# Happy birthday Darwin!!!



## Mr2dude (Apr 24, 2014)

So today is my columbian tegu's 1rst birthday. I decided I would join the forum as celebration. I've been lurking in the shadows for a while lol. So my Darwin was 2 months old when I got him and he was almost at the 6 inch mark. He is now almost 3 feet long and still growing!!! When I got Darwin the pet shop warned me that these are aggressive and recommended a bts or beardie instead. I've heard this a lot about this species, but I don't understand why they have the bad rep... He's more tame than my cats!!!


----------



## Josh (Apr 24, 2014)

Woo hooo Darwin! Congrats on 1 yr and welcome to the TeguTalk forum! Glad you've finally decided to join us!  
Would love to see some more photos of Darwin in our media gallery as well!


----------



## nessanicolle (Jul 8, 2014)

Adorable. I miss my Columbian!


----------



## zfro (Jul 8, 2014)

I'm so glad to hear that you have cats with him. How long did it take for them to get used to each other ?


----------



## Mr2dude (Jul 9, 2014)

zfro said:


> I'm so glad to hear that you have cats with him. How long did it take for them to get used to each other ?

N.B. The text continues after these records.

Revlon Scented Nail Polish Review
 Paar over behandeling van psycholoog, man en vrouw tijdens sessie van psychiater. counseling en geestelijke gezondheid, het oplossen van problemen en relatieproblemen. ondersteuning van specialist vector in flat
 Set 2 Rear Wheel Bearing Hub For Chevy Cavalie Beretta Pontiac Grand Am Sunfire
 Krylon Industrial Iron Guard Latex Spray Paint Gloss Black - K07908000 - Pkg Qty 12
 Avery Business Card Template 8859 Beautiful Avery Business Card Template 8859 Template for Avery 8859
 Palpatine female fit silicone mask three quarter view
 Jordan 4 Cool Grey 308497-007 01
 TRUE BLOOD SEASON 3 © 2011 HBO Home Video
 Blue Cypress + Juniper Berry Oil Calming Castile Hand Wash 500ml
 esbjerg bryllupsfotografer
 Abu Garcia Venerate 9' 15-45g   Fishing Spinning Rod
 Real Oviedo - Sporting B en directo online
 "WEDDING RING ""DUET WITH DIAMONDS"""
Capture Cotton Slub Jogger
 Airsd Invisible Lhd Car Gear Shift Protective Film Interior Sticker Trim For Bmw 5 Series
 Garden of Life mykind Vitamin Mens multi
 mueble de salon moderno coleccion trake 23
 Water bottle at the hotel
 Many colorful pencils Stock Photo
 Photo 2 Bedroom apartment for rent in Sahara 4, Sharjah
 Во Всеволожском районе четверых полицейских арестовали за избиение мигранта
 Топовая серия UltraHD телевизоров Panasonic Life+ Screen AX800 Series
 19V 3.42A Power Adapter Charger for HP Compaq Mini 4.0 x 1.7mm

They actually don't interact... We had Darwin escape once and found him in the bathroom cornered by the cats, whipping at them. Thank god he wasn't hurt or anything. I think the cats were just curious, but I wouldn't want to chance it.


----------



## Mr2dude (Jul 9, 2014)

It's kinda crazy... He's grown another 3" since his birthday and is now 3' 4"...


----------



## zfro (Jul 10, 2014)

That's how my cats are with him they are pretty curious but don't really touch him. One of my cats his at another cat because they were getting close to my tegu (vader)


----------